Die Bibliothek · Geschichte & GeopolitikTafel № 133 · Folio VIII
ILL. № 133
GESCH
Plate — Die Römische Republik

Die Römische Republik

Fünf Jahrhunderte lang bändigten Institutionen die Macht in Rom — bis die Institutionen selbst käuflich wurden.
Der Beitrag

Die Römer waren besessen davon, keinen König zu haben. 509 v. Chr. hatten sie einen davongejagt, den Tyrannen Tarquinius, und um diese Gründungsallergie herum bauten sie ihre gesamte politische Vorstellungswelt; schon das Wort rex taugte als Vorwurf. Ihre Antwort war eine Maschine der wechselseitigen Behinderung: zwei Konsuln, von denen jeder den anderen aufhalten konnte und beide nur ein Jahr im Amt blieben; eine Ämterleiter, der cursus honorum; eine Volksversammlung, die die Gesetze beschloss; ein Senat aus gewesenen Amtsträgern, dessen Gewicht auf Ansehen beruhte und nicht auf Gesetz; und Volkstribunen, die mit einem einzigen Wort jeden Beschluss aufhalten konnten, der dem einfachen Volk schadete. Die Macht wurde klein geschnitten, jährlich weitergereicht und gegen sich selbst gestellt. Fünf Jahrhunderte lang regierte dieses Geflecht einander kreuzender Vetorechte erst eine Stadt, dann Italien, dann das ganze Mittelmeer.

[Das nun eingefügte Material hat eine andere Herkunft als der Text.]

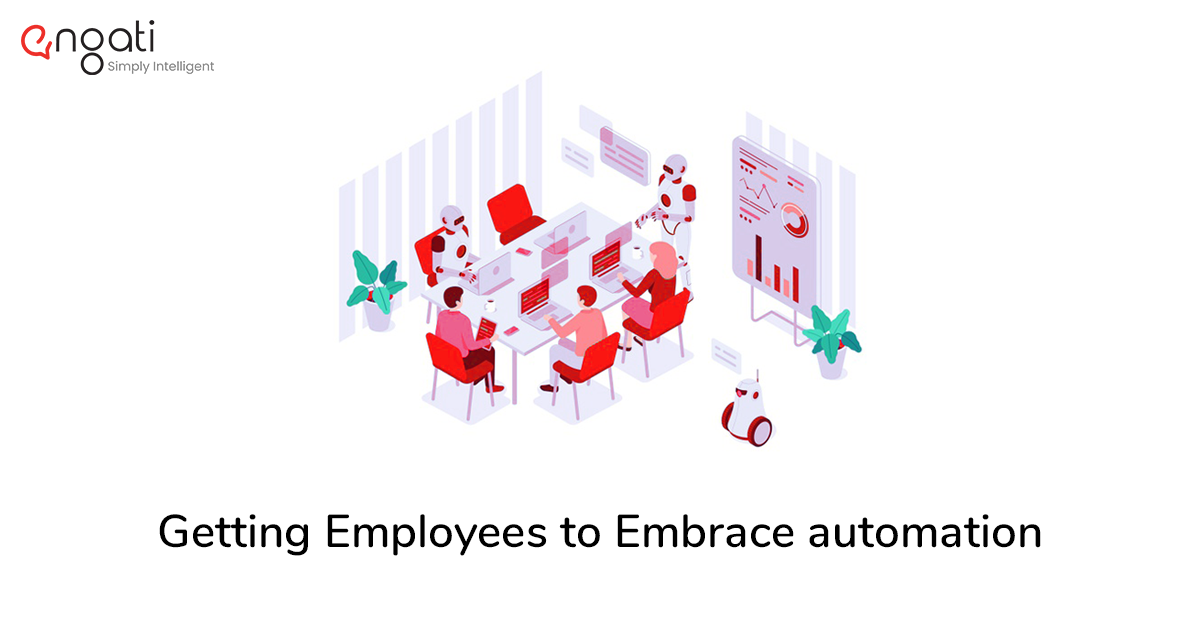 Fear of automation: How to get your employees to embrace automation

Getragen hat das Ganze der Glaube der Römer daran — an den ungeschriebenen Kodex des mos maiorum, der Sitte der Vorfahren, der die Verfassung auf gemeinsame Selbstbeschränkung stellte statt auf erzwingbares Recht. Zu funktionieren hörte es auf, als die Erträge des Imperiums — Sklaven, Silber, riesige Provinzkommandos — größer wurden als die Einrichtungen, die sie im Zaum halten sollten. Die Eroberungen hatten überdies die alte Schicht der Bürgerbauern ausgezehrt: Auf den großen Gütern arbeiteten billige Sklaven, in Rom drängten sich besitzlose Veteranen, und zwischen einem senatorischen Vermögen und einem landlosen Bürger lag kein Weg mehr. Die Gracchen, Brüder und Tribunen, die eine Bodenreform für die Besitzlosen vorschlugen, wurden beide erschlagen, 133 und 121 v. Chr.; politische Gewalt, eben noch undenkbar, wurde zur Gewohnheit. Marius öffnete die Legionen den landlosen Armen, die Land und Sold nun von ihrem Feldherrn erwarteten und nicht mehr vom Staat — damit waren die Heere Privatbesitz. Sulla zog 88 v. Chr. den Schluss daraus, führte seine eigenen Legionen gegen Rom und regierte mit Proskriptionen, Listen von Namen, die zu töten waren. Zur Zeit von Pompeius und Caesar versteigerte der Senat Provinzkommandos ganz offen, und die Feldherren verfügten über ihre Soldaten wie über Eigentum; man tagte, stimmte ab und vertagte sich weiterhin, aber die harte Währung waren Legionen und Gefolgschaft geworden. Die Republik ist nicht eigentlich gestürzt. Sie wurde überboten. Als Caesar 49 v. Chr. den Rubikon überschritt — die Rechtsgrenze, die ein Feldherr in Waffen nicht überschreiten durfte —, war das der letzte Akt eines Stücks, dessen Schluss seit hundert Jahren feststand, geschrieben in gekauften Stimmen und Privatheeren. Die Formen überlebten; Augustus behielt sie sämtlich und herrschte hinter ihnen allein.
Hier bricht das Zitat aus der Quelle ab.